▸ Do this
Copy out the lines from the one containing "Over all the" through the one containing "133 millimetres", both included. Leave the pictures out of your answer.

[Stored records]
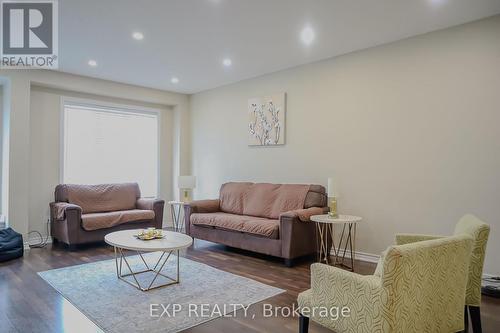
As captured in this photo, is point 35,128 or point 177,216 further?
point 177,216

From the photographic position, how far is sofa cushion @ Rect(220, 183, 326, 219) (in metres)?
4.66

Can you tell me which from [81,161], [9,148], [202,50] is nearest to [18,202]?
[9,148]

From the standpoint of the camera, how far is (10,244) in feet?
14.1

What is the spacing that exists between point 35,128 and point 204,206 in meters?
2.84

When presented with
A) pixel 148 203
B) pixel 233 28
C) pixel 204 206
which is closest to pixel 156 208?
pixel 148 203

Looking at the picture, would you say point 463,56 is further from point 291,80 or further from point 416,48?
point 291,80

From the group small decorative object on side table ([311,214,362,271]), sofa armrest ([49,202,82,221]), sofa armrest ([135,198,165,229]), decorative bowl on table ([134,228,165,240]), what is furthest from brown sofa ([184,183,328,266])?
sofa armrest ([49,202,82,221])

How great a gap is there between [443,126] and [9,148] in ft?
18.0

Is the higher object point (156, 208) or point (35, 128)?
point (35, 128)

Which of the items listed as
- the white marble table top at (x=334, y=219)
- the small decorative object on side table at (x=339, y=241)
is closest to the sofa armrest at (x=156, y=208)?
the small decorative object on side table at (x=339, y=241)

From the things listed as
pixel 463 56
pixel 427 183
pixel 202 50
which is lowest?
pixel 427 183

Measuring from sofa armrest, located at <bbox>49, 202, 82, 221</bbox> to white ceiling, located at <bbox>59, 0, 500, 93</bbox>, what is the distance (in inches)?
78.8

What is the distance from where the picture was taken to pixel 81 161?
5.80 meters

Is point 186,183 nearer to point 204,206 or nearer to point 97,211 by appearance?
point 204,206
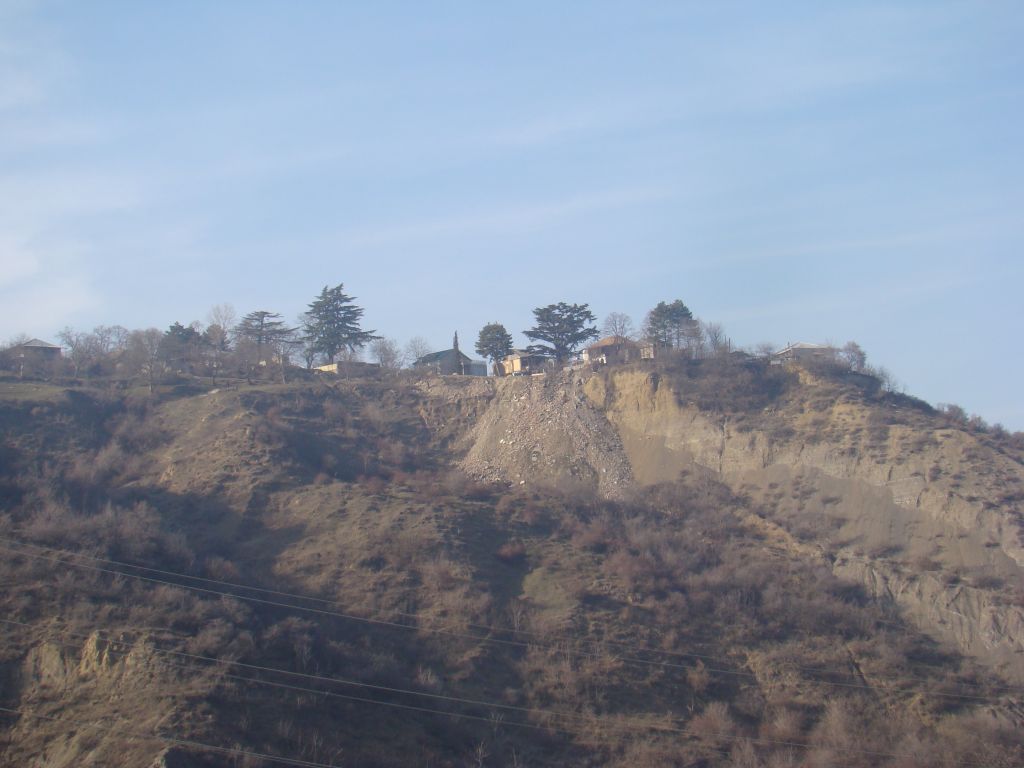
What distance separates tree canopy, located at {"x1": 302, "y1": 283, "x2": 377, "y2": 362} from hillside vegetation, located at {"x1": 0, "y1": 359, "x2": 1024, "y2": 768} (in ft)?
41.6

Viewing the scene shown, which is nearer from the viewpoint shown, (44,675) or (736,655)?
(44,675)

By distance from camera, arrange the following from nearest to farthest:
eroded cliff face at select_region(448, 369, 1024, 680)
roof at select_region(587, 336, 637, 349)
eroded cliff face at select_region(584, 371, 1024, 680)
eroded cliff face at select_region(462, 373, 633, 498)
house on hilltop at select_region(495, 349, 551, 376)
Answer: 1. eroded cliff face at select_region(584, 371, 1024, 680)
2. eroded cliff face at select_region(448, 369, 1024, 680)
3. eroded cliff face at select_region(462, 373, 633, 498)
4. roof at select_region(587, 336, 637, 349)
5. house on hilltop at select_region(495, 349, 551, 376)

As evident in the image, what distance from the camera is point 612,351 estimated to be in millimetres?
63594

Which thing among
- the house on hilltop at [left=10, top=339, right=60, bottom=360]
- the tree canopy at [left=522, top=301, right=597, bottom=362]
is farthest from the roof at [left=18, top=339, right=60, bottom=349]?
the tree canopy at [left=522, top=301, right=597, bottom=362]

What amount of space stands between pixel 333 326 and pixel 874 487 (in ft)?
130

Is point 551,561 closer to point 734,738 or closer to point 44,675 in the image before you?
point 734,738

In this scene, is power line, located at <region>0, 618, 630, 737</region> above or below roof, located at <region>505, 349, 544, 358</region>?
below

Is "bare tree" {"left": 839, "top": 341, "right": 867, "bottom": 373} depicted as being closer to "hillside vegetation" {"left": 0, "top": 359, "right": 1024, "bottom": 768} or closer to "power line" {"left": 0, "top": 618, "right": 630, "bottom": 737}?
"hillside vegetation" {"left": 0, "top": 359, "right": 1024, "bottom": 768}

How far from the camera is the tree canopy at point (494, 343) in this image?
2653 inches

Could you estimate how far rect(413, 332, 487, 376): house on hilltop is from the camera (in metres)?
70.1

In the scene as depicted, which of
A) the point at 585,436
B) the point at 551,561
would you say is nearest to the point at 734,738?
the point at 551,561

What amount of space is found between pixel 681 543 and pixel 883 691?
1123 centimetres

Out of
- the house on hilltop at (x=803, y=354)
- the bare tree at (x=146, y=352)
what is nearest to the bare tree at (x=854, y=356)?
the house on hilltop at (x=803, y=354)

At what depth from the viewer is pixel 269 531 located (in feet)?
136
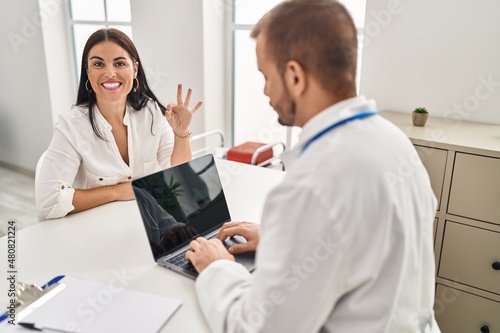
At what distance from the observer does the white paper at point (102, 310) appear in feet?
3.10

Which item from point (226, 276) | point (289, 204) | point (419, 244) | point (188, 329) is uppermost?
point (289, 204)

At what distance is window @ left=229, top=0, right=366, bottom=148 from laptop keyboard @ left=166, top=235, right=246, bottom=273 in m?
1.90

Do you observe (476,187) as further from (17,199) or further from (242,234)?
(17,199)

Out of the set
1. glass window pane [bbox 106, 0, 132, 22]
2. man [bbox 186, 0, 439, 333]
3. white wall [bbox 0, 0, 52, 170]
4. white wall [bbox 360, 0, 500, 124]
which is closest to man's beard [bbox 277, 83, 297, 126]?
man [bbox 186, 0, 439, 333]

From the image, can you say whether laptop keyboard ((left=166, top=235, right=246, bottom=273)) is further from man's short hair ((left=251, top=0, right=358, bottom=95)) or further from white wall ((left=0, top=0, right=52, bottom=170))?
white wall ((left=0, top=0, right=52, bottom=170))

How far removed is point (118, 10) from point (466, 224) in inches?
131

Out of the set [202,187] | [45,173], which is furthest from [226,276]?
[45,173]

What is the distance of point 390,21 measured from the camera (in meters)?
2.37

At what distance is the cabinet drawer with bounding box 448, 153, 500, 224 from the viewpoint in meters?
→ 1.71

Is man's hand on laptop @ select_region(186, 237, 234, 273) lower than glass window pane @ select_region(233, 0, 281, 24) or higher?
lower

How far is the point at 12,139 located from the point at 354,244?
4803 millimetres

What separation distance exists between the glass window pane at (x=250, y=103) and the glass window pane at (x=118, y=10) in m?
1.17

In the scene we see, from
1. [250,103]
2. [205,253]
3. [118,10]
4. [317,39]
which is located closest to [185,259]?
[205,253]

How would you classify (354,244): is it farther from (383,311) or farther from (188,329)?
(188,329)
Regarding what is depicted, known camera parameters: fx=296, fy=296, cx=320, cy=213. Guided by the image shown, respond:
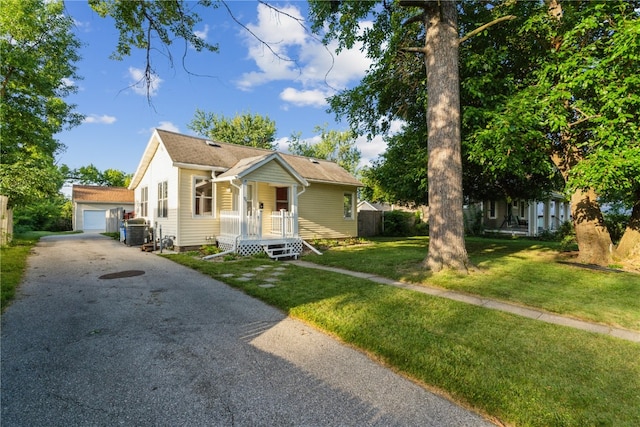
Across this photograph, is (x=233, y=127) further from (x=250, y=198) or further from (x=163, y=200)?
(x=250, y=198)

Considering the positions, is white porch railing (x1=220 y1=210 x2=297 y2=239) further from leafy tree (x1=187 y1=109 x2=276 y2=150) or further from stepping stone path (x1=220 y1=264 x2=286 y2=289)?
leafy tree (x1=187 y1=109 x2=276 y2=150)

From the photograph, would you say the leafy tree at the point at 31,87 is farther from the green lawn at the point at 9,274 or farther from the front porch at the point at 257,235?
the front porch at the point at 257,235

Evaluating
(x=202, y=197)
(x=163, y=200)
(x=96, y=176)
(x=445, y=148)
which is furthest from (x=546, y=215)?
(x=96, y=176)

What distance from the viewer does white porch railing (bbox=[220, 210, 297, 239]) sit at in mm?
10250

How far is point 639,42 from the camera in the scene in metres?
5.50

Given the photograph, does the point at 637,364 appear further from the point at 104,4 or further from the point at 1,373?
the point at 104,4

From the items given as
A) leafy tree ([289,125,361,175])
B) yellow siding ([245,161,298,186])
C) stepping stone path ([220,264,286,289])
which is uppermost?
leafy tree ([289,125,361,175])

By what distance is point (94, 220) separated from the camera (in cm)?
2723

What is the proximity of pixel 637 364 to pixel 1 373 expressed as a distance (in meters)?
6.17

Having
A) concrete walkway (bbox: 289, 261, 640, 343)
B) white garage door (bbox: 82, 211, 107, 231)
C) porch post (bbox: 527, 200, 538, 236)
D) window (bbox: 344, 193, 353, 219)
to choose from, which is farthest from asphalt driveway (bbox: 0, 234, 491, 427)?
white garage door (bbox: 82, 211, 107, 231)

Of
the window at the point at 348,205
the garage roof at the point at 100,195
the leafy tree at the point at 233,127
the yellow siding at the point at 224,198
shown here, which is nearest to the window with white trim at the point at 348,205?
the window at the point at 348,205

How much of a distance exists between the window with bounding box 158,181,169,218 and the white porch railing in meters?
2.58

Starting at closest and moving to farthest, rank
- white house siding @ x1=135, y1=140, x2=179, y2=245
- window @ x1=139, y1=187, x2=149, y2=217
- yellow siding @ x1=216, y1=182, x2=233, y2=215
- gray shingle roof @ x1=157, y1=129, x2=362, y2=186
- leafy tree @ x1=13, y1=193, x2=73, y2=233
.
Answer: white house siding @ x1=135, y1=140, x2=179, y2=245, gray shingle roof @ x1=157, y1=129, x2=362, y2=186, yellow siding @ x1=216, y1=182, x2=233, y2=215, window @ x1=139, y1=187, x2=149, y2=217, leafy tree @ x1=13, y1=193, x2=73, y2=233

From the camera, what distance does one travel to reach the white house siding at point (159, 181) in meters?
11.2
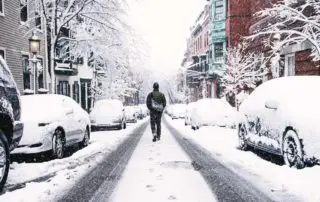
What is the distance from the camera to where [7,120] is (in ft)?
24.2

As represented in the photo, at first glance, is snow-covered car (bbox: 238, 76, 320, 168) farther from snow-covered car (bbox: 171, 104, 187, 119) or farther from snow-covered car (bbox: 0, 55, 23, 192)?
snow-covered car (bbox: 171, 104, 187, 119)

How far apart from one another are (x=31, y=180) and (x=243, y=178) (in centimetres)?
357

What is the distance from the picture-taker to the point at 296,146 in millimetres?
8039

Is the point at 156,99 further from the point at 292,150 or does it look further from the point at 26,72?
the point at 26,72

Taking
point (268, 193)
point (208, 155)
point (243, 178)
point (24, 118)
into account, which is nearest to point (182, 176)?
point (243, 178)

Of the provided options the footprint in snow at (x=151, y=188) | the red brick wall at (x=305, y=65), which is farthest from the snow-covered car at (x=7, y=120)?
the red brick wall at (x=305, y=65)

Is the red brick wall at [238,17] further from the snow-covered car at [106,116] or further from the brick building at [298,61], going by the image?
the snow-covered car at [106,116]

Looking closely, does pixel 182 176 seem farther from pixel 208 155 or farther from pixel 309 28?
pixel 309 28

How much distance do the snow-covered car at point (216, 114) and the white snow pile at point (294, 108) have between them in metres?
7.76

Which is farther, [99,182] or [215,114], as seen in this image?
[215,114]

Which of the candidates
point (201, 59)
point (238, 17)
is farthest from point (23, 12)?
point (201, 59)

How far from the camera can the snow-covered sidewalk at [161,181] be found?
6.27m

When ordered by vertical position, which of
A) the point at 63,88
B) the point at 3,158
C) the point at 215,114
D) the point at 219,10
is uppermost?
the point at 219,10

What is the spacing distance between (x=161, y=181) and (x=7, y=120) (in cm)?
264
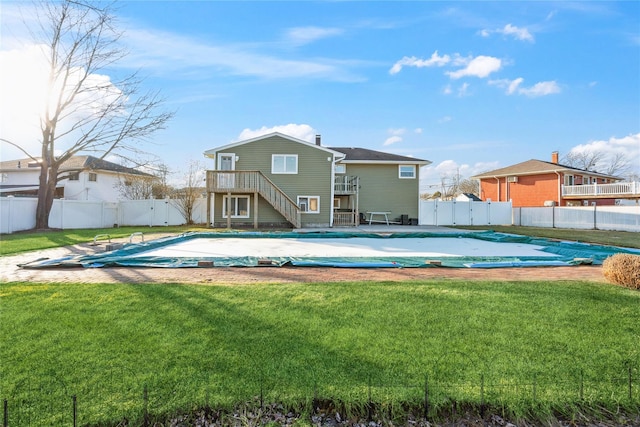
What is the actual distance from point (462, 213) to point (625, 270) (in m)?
19.8

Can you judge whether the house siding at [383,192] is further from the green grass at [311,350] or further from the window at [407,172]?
the green grass at [311,350]

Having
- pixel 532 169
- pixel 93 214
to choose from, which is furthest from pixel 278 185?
pixel 532 169

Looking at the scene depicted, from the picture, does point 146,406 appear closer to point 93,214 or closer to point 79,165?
A: point 93,214

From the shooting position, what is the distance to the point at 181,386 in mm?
2303

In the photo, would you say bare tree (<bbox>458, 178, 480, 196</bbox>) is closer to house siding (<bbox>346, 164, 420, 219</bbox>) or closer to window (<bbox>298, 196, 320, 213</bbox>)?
house siding (<bbox>346, 164, 420, 219</bbox>)

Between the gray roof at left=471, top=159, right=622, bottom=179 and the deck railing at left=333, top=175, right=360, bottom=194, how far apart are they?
18206 millimetres

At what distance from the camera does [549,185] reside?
2881 cm

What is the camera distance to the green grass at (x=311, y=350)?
224 cm

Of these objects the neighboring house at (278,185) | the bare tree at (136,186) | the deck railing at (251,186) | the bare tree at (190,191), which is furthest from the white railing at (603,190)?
the bare tree at (136,186)

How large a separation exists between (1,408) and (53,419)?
1.52 ft

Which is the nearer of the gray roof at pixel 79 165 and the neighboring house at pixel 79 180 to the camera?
the neighboring house at pixel 79 180

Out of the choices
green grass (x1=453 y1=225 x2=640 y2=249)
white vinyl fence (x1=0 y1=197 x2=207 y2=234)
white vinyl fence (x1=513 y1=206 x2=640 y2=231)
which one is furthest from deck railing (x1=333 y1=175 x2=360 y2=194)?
white vinyl fence (x1=513 y1=206 x2=640 y2=231)

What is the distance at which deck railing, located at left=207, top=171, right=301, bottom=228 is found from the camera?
57.6 feet

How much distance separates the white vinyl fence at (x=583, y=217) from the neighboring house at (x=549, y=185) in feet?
18.8
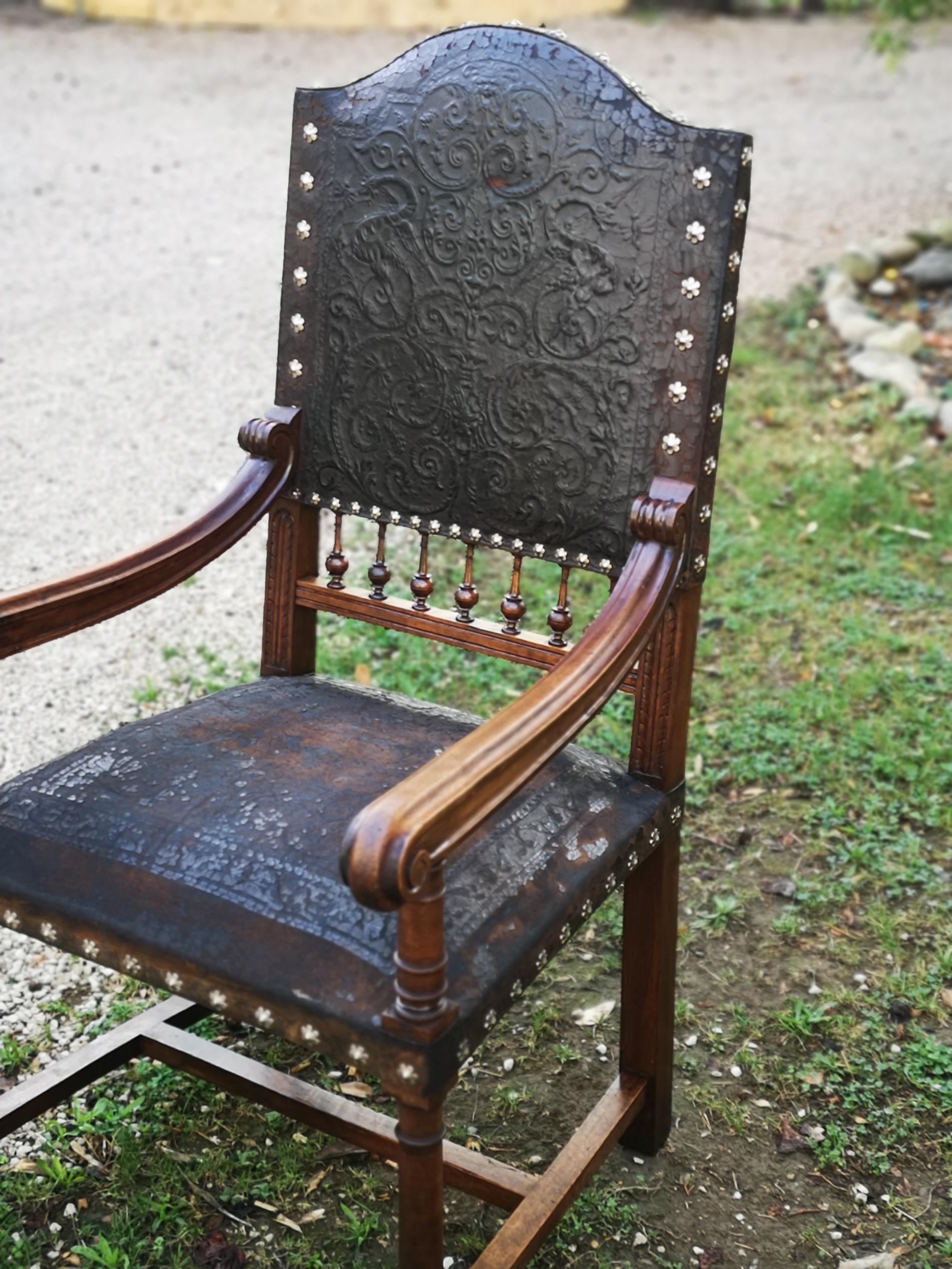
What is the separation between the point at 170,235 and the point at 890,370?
3601 mm

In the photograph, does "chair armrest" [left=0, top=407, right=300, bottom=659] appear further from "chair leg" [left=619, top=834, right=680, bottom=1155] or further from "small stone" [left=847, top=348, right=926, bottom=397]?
"small stone" [left=847, top=348, right=926, bottom=397]

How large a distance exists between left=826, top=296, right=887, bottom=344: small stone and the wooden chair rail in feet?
14.2

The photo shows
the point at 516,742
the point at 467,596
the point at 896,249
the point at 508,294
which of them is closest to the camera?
the point at 516,742

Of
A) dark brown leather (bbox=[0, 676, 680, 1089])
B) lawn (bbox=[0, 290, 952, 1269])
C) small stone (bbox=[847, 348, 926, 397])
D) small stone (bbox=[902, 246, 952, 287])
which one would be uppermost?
small stone (bbox=[902, 246, 952, 287])

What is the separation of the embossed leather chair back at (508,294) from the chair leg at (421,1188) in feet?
2.65

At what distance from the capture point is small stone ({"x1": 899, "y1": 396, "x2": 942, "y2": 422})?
17.2 feet

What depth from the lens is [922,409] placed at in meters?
5.29

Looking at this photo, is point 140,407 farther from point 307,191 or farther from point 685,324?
point 685,324

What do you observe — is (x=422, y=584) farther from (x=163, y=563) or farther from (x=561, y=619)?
(x=163, y=563)

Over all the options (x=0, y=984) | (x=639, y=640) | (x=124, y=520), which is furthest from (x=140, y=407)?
(x=639, y=640)

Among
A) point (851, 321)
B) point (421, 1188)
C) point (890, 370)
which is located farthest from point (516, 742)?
point (851, 321)

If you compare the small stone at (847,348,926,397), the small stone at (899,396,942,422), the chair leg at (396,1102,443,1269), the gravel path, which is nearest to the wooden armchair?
the chair leg at (396,1102,443,1269)

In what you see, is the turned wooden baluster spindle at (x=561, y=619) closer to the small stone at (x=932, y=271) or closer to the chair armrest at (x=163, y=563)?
the chair armrest at (x=163, y=563)

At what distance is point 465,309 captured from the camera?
6.63 ft
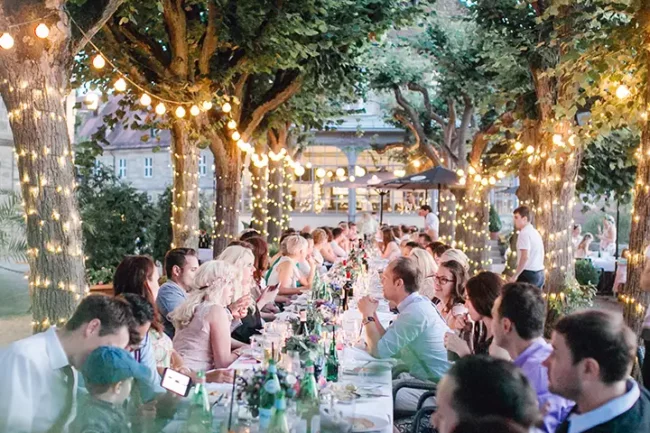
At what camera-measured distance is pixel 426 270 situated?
7996 millimetres

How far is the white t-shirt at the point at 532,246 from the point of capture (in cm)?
1056

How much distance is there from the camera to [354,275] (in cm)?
974

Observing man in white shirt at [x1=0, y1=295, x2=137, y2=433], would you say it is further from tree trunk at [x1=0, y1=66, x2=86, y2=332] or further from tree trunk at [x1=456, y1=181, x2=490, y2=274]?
tree trunk at [x1=456, y1=181, x2=490, y2=274]

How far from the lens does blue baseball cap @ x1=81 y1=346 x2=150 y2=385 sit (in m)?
3.09

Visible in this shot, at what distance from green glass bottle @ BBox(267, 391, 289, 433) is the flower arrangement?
133 millimetres

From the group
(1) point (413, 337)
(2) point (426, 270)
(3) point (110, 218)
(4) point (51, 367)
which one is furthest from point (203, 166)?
(4) point (51, 367)

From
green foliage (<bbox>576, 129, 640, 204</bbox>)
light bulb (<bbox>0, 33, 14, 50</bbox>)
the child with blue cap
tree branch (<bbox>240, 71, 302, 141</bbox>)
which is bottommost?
the child with blue cap

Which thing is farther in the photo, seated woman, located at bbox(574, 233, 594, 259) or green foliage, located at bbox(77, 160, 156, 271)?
seated woman, located at bbox(574, 233, 594, 259)

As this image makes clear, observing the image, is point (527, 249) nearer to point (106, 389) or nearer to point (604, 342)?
point (604, 342)

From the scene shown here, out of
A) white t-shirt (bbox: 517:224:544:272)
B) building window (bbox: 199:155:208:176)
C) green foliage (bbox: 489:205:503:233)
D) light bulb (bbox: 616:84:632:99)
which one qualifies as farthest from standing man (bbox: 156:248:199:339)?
building window (bbox: 199:155:208:176)

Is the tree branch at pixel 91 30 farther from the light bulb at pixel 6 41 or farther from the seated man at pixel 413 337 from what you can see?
the seated man at pixel 413 337

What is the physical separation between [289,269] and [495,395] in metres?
7.42

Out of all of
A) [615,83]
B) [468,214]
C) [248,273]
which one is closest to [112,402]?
[248,273]

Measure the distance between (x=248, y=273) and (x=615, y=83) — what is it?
4.26 m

▸ Task result
Over all the options (x=0, y=984) | (x=639, y=640) | (x=124, y=520), which is furthest from (x=140, y=407)?
(x=639, y=640)

Among
A) point (851, 321)
B) point (421, 1188)
C) point (890, 370)
which is located farthest from point (516, 742)?
point (851, 321)

If you compare the small stone at (847,348,926,397), the small stone at (899,396,942,422), the chair leg at (396,1102,443,1269), the gravel path, which is nearest to the wooden armchair?
the chair leg at (396,1102,443,1269)

In what you see, is the turned wooden baluster spindle at (x=561, y=619) closer to the small stone at (x=932, y=271) or closer to the chair armrest at (x=163, y=563)?
the chair armrest at (x=163, y=563)

At what distance is point 465,309 captured from the camera?
6.63 ft
At what camera-measured distance is pixel 426 270 situated?
7996 millimetres

How far is the white t-shirt at the point at 532,246 from the point of capture (in cm)?
1056

How much distance is there from the camera to [354,275] (in cm)?
974

Observing man in white shirt at [x1=0, y1=295, x2=137, y2=433], would you say it is further from tree trunk at [x1=0, y1=66, x2=86, y2=332] or further from tree trunk at [x1=456, y1=181, x2=490, y2=274]?
tree trunk at [x1=456, y1=181, x2=490, y2=274]

How far from the lens does blue baseball cap @ x1=81 y1=346 x2=150 y2=385 sit (in m)?
3.09

Visible in this shot, at what distance from green glass bottle @ BBox(267, 391, 289, 433) is the flower arrangement?
133 millimetres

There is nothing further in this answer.